Why Shopify stock erupted after its recent earnings
Investors, or the nebulous concept known as “the market,” reacts to news in different ways. Shopify, which has seen its stock struggle mightily since rising to an all-time high in late 2021, released its first-quarter (Q1) fiscal 2023 earnings on May 4. This tech stock has been starving for a positive uptick this decade. Indeed, Shopify was one of the great tech success stories in the second half of the 2010s.
Shares of Shopify have shot up 35% week over week as of close on Monday, May 8. The tech stock has now shot up 76% so far in 2023. Investors can see how Shopify stock has enjoyed a steady climb over the past year with the interactive price chart below.
In its Q1 earnings report, Shopify announced that it would lay off 20% of its workforce. This dramatic cost-savings measure was viewed positively by market onlookers, which drove the upward move for the tech stock last week. However, layoffs were not the only factor that ignited investor optimism.
Should investors be pleased with its latest strategy?
In Q1 2023, the company saw revenues increase 25% year over year to $1.5 billion. Meanwhile, Shopify posted gross merchandise volume (GMV) growth of 15% to $49.6 billion. The company reported that its gross profit climbed 12% to $717 million on the back of higher mix of revenue from its lower-margin Merchant Solutions segment and from the lower margin revenue contributions from Deliverr and Shopify Payments.
On the business front, Shopify launched Commerce Components by Shopify (CCS). This composable stack for enterprise retail utilizes access to the company’s promising components Meanwhile, Shopify launched a new artificial intelligence (AI) shopping assistant on its Shop app. It seeks to create a more personalized shopping experience for retail customers.
Looking ahead, Shopify expects revenue to deliver similar growth in the second quarter. Moreover, the company also forecasts that its gross margin percentage will be identical to its Q1 FY2023 reading.

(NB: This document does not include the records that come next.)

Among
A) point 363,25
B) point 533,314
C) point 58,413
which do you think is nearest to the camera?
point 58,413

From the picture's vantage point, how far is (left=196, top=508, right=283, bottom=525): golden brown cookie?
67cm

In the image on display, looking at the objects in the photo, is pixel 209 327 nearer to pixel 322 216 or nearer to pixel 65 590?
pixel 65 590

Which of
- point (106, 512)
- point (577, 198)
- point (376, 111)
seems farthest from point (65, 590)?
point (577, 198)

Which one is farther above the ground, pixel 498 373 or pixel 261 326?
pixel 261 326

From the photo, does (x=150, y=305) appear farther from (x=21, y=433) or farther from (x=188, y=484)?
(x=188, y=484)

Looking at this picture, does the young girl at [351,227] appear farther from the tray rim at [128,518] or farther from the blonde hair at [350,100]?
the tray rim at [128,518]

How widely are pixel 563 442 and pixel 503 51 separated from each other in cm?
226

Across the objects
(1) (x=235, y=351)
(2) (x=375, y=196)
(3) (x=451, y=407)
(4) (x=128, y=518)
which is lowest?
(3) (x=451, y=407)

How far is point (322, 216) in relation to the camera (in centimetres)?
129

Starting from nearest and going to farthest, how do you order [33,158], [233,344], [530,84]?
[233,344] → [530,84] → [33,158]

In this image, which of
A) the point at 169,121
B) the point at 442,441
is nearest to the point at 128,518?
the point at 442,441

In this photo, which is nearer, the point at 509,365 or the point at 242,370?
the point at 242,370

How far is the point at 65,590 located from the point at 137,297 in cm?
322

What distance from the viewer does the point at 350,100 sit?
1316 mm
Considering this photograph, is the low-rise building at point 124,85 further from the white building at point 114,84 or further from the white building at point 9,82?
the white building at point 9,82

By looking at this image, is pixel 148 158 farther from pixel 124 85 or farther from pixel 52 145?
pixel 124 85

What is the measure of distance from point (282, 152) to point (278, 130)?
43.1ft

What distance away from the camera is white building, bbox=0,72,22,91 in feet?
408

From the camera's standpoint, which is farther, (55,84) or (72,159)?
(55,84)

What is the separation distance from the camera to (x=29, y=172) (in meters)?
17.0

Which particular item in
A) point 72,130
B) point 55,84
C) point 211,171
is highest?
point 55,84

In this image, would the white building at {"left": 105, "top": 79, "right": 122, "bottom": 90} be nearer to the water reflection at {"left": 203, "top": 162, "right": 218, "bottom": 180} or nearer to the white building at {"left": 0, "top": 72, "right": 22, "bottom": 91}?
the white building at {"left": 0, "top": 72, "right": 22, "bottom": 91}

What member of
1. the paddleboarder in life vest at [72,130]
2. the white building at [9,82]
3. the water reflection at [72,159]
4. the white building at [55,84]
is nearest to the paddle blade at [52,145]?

Management predicts that Shopify will achieve free cash flow profitability in each quarter in 2023.
Shopify: Why I’m still skeptical right now…
Shopify continues to boast nice growth potential, though that has been soured somewhat by a questionable balance sheet. Management has vowed that this problem will be minimized in 2023, but investors might want to adopt a “wait-and-see” approach. The recent uptick for the tech stock has invigorated bulls, but it has also drummed up renewed short interest. Merchant Solutions costs remain uncomfortably high and its gross profit jump of 12% is not nearly as juicy as some of its previous quarters have proven.
I’m keeping an eye on Shopify in the months ahead, but I’m not ready to ride the wave just yet, as it is trading just shy of its 52-week high.